Selon lui, le blocage de la nourriture est la solution car « un peuple qui a faim est un peuple qui bouge. On ferme les vannes de la bouffe gratuite et on bloque les supermarchés, les boucheries, les boulangeries, les restaurants et ça mettra pas quinze jours ».
La colère monte d’un cran quand il me fait un topo des sommes demandées pour les poubelles : «J’en ai marre, je pète un câble ».  Le syndicat mixte chargé de gérer les déchets du secteur, Evolis 23, ne ramasse que les poubelles des particuliers normalement. Du coup les tarifs qu’ils ont fixés pour les restaurants sont exorbitant.

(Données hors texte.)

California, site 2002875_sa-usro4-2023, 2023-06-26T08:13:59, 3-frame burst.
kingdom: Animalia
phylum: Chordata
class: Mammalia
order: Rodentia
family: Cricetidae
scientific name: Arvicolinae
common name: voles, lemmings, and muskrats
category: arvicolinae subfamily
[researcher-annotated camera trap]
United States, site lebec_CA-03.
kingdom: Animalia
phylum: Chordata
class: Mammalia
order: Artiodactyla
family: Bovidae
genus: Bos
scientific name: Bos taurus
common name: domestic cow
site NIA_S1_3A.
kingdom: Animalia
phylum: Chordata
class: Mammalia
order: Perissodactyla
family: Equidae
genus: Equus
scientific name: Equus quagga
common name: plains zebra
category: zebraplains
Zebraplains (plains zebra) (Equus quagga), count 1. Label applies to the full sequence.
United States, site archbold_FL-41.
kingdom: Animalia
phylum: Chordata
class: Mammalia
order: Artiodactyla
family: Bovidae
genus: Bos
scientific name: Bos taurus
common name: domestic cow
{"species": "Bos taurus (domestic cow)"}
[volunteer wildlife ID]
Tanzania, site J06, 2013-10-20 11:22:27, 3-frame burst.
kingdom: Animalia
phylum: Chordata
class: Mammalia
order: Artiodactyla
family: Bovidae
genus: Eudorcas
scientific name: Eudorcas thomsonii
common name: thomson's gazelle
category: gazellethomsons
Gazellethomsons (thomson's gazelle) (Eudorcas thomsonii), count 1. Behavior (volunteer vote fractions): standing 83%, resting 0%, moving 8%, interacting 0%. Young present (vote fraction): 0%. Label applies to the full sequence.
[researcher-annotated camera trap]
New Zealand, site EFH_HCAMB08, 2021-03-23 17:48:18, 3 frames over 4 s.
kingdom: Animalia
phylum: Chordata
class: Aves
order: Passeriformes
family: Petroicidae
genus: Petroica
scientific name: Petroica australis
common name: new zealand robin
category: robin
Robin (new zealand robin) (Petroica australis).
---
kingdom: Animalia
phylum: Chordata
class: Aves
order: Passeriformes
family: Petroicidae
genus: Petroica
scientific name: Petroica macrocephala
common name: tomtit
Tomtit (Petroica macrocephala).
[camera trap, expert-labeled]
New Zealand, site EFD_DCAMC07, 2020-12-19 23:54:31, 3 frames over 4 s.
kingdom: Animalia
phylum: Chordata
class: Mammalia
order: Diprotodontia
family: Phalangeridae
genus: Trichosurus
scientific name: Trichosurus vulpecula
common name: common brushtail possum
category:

Pour ce patron, « c’est une augmentation de 500 % du budget pour les déchets, soit un coût de 1.300 euros par an. » Comme il le dit lui-même : « Est-ce qu’ils ont une idée du nombre de repas que je dois vendre pour payer cette somme ? »
Mais ce n’est malheureusement pas le seul prestataire de gestion des déchets à proposer des prix fous : « Les autres sociétés privées demandent 700 balles par mois rien que pour les poubelles ». Il a tenté de contacté la préfète, sans succès, elle renvoie la balle à Evolis 23 qui renvoie la responsabilité à l’État et personne ne donne de solution à ce problème. « C’est un cercle vicieux et je pense qu’ils peuvent trouver d’autres solutions ».
Georges Foucault, épicier de Crozant déplore le manque d’information et souhaiterais une réunion publique d’Evolis 23 « c’est à eux de venir et de nous expliquer ». Evolis 23 devrait donc répondre aux questions des habitants du village, avec pédagogie plutôt que d’être carrément injoignable. Il rappelle que ce type de problème est est lié au fonctionnement politique national : « En France il y a trop de différences entre le public et le privé. Il faudrait remettre tout à sa place, qu’on commence par balayer en haut avant de balayer en bas.»